To connect with the audience, Mr. Cruz told of his older half-sister Miriam. The Texas senator, who wrote about her plight in his book last year, told of trying to rescue her from living in a Philadelphia crack house and subsidizing her son’s boarding school before she died of a drug overdose in 2011.

“Sometimes people make decisions, bound and determined, to destroy themselves,” he said. “You wonder as a family, ‘Could I have done more? Was there a way to pull her back, to change the path she was on?’ Those are questions you can never fully answer.”

Mr. Cruz then placed blame for the drug problem on the various groups he accused of abetting illegal immigration: Democrats (“There’s a new politically correct term now for illegal immigrants: It’s called undocumented Democrats,” he said to awkward laughter) and business-oriented Republicans.

“What’s if anything even more cynical is all the Republicans who listen to the U.S. Chamber of Commerce, who listen to Wall Street, who listen to the lobbyists in Washington,” Mr. Cruz said. “They think it’s fabulous. Cheap labor drives down wages, what could be better? But it’s that political commitment that results in our not securing the border and not stopping the flow of drugs into this country.”

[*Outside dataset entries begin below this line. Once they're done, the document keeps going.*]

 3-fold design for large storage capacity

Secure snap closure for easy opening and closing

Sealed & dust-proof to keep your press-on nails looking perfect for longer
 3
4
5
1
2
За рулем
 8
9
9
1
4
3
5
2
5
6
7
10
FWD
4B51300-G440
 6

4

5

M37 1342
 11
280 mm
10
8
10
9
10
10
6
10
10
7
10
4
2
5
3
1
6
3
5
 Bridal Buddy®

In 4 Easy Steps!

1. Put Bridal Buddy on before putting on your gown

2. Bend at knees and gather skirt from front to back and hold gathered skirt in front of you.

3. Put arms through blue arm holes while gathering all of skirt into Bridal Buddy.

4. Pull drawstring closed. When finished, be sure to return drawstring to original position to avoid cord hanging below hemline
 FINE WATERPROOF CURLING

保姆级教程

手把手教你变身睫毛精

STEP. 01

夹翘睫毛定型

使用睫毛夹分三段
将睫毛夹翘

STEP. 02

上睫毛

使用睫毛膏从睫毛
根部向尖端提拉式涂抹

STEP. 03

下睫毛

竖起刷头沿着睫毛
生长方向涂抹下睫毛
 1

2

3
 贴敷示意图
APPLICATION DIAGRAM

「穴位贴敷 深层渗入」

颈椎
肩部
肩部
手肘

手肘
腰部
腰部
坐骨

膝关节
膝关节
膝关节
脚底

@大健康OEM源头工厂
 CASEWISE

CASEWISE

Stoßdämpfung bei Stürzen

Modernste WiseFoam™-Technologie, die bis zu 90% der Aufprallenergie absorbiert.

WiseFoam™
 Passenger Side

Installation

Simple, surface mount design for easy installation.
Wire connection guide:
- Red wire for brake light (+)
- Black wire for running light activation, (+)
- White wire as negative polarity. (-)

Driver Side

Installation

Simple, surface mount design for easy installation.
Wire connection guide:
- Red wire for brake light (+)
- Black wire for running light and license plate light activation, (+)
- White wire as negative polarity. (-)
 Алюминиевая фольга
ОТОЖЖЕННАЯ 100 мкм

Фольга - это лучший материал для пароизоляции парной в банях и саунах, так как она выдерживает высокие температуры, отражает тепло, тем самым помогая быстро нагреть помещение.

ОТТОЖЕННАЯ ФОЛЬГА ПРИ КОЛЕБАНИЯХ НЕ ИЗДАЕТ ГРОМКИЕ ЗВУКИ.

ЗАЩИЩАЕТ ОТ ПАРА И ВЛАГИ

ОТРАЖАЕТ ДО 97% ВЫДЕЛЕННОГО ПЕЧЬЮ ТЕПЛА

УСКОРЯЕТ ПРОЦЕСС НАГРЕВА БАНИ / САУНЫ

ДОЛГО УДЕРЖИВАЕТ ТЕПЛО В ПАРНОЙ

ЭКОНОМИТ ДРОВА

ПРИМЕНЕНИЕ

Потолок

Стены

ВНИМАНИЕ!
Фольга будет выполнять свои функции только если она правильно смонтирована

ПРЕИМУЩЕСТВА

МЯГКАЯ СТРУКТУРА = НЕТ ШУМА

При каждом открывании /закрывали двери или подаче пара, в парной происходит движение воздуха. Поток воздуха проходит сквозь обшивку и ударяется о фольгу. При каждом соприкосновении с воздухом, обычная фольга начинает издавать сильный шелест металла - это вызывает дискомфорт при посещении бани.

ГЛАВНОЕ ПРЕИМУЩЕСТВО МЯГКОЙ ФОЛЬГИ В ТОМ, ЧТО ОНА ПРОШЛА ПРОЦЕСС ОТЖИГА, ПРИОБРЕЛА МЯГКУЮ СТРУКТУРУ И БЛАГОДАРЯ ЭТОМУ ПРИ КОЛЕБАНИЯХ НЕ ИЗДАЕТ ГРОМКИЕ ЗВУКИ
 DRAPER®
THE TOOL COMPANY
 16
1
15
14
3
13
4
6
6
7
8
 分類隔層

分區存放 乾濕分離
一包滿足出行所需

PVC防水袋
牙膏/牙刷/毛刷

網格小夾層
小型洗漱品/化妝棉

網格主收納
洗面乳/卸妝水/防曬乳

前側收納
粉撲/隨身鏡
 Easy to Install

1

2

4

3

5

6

Mr. Cruz has made combating illegal immigration a hallmark of his campaign. A onetime advocate of legalizing some undocumented immigrants, in 2015 he renounced that position when rival Donald Trump proposed deporting some 11 million people in the country illegally. Mr. Cruz has cited his opposition to the 2013 Senate immigration legislation that Sen. Marco Rubio co-authored as evidence of his bedrock conservative credentials.

Mr. Cruz’s appeared here at what organizers billed as a non-political event to which all presidential campaigns were invited.

Vermont Gov. Peter Shumlin, a Democrat who is a Hillary Clinton surrogate, spoke before Mr. Cruz arrived. Mr. Shumlin blamed the Food and Drug Administration for approving drugs like Oxycontin, a highly addictive painkiller that can lead to heroin abuse. Oxycontin was approved by the FDA in 1995, when Mrs. Clinton’s husband Bill Clinton was president.

Following his remarks Mr. Cruz sat on a nine-person panel discussing ways to address New Hampshire’s drug crisis. He told the group, which included drug counselors and former addicts, that he supports legislation to funnel more federal money into drug prevention programs but reiterated that the problem is one that can only be solved at local levels.


“It’s not going to be the government that solves this,” Mr. Cruz said. “It’s going to take people on the ground connecting one person at a time. … People have to make personal transformations.”